Durante la cena Monty y Violet hacen sus brindis respectivos —el de Monty recibido con risas, el de Violet con lágrimas— y Hadley observa a Charlotte y a su padre mientras escuchan con los ojos brillantes. Más tarde, después de cortar la tarta y de que Charlotte consiga evitar que su padre se vengue por haberle manchado la nariz de azúcar haciendo lo mismo con ella, hay más baile. Para cuando llega el café todos están derrumbados en sus asientos otra vez, con las mejillas arreboladas y dolor de pies. El padre de Hadley está sentado entre ella y Charlotte, quien —entre sorbo y sorbo de champán, bocado y bocado de tarta— no hace más que mirarles.

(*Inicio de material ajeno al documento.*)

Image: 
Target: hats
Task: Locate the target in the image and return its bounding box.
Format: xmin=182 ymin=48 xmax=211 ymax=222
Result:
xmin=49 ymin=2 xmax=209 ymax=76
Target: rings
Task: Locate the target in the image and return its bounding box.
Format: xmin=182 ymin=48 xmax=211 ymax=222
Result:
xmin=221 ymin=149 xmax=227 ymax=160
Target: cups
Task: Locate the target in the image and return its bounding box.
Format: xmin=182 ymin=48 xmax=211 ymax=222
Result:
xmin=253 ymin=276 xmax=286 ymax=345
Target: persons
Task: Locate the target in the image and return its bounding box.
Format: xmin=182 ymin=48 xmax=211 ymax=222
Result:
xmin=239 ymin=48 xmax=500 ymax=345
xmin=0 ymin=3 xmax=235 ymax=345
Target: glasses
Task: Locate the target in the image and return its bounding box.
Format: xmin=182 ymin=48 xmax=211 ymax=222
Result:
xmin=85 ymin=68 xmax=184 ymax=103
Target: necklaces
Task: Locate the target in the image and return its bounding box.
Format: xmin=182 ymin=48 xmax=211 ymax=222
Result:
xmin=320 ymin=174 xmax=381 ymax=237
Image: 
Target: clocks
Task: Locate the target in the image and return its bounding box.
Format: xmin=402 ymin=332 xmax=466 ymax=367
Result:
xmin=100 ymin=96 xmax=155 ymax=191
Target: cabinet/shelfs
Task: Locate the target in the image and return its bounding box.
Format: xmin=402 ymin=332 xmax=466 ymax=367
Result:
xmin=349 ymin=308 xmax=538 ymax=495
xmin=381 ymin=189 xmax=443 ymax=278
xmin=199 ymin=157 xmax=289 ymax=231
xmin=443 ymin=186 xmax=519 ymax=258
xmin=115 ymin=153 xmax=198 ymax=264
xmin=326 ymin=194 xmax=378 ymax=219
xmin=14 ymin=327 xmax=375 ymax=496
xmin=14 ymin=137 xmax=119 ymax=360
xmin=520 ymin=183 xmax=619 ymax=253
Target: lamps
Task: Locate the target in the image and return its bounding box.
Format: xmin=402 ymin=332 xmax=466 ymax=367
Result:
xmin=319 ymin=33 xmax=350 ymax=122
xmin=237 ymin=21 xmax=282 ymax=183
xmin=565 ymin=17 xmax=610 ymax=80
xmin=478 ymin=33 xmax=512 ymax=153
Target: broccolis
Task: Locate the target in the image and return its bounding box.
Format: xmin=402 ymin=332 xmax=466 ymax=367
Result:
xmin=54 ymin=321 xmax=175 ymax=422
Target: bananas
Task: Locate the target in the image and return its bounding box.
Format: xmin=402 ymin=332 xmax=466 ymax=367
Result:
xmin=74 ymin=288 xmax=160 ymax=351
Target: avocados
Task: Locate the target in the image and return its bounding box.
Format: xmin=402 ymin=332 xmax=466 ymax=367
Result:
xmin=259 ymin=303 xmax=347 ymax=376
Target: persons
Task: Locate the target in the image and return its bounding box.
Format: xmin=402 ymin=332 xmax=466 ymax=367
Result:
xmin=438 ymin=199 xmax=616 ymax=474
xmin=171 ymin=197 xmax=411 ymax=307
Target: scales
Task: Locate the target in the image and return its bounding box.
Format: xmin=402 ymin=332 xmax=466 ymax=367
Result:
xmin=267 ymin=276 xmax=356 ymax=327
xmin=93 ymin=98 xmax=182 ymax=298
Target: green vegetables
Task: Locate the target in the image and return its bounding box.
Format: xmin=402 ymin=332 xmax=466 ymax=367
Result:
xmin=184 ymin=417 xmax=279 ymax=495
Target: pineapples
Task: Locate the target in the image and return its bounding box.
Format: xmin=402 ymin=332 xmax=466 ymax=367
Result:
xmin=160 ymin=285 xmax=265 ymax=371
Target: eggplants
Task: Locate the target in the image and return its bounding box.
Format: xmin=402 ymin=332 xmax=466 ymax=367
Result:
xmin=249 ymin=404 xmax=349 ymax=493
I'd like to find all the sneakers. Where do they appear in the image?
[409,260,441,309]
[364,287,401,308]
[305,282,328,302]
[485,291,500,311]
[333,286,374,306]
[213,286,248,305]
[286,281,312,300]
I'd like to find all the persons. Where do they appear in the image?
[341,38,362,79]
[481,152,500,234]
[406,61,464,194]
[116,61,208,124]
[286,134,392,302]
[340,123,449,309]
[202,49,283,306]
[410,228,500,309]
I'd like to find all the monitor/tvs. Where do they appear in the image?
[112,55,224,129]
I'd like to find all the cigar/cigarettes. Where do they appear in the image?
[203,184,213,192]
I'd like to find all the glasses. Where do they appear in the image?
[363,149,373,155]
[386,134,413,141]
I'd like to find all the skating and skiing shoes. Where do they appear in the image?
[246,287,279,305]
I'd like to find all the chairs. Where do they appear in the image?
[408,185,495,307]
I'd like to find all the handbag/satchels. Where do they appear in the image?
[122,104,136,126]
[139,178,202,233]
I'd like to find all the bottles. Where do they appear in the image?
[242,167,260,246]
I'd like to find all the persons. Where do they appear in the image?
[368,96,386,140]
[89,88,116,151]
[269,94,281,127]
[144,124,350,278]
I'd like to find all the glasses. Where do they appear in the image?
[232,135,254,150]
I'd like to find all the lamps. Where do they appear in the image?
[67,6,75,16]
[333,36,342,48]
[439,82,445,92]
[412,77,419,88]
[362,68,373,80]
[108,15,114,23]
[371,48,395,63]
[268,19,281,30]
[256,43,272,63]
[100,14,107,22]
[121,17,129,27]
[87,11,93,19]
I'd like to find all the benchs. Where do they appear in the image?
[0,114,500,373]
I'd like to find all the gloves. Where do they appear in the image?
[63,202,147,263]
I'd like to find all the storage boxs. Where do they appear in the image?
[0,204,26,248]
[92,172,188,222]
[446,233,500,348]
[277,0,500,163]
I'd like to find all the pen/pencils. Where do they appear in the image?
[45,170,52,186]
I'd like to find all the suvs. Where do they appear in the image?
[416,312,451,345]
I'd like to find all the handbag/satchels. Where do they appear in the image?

—¿Tengo algo en la cara? —pregunta por fin su padre.
—No. Solo me estaba preguntando si vosotros dos estáis bien —admite Charlotte— después de vuestra charla en la pista de baile.
—¿Es que teníamos pinta de estar discutiendo? —pregunta su padre con una sonrisa—. Se supone que era un vals. ¿Qué pasa? ¿Que me equivocaba con los pasos?
Hadley pone los ojos en blanco.
—Me ha pisado por lo menos doce veces —le dice a Charlotte—. Aparte de eso, estamos bien.
Su padre abre la boca simulando indignación.
—No te he pisado más de dos veces.
—Lo siento, cariño —interviene Charlotte—, pero en este tema tengo que dar la razón a Hadley. Solo hay que ver cómo tengo los dedos de los pies.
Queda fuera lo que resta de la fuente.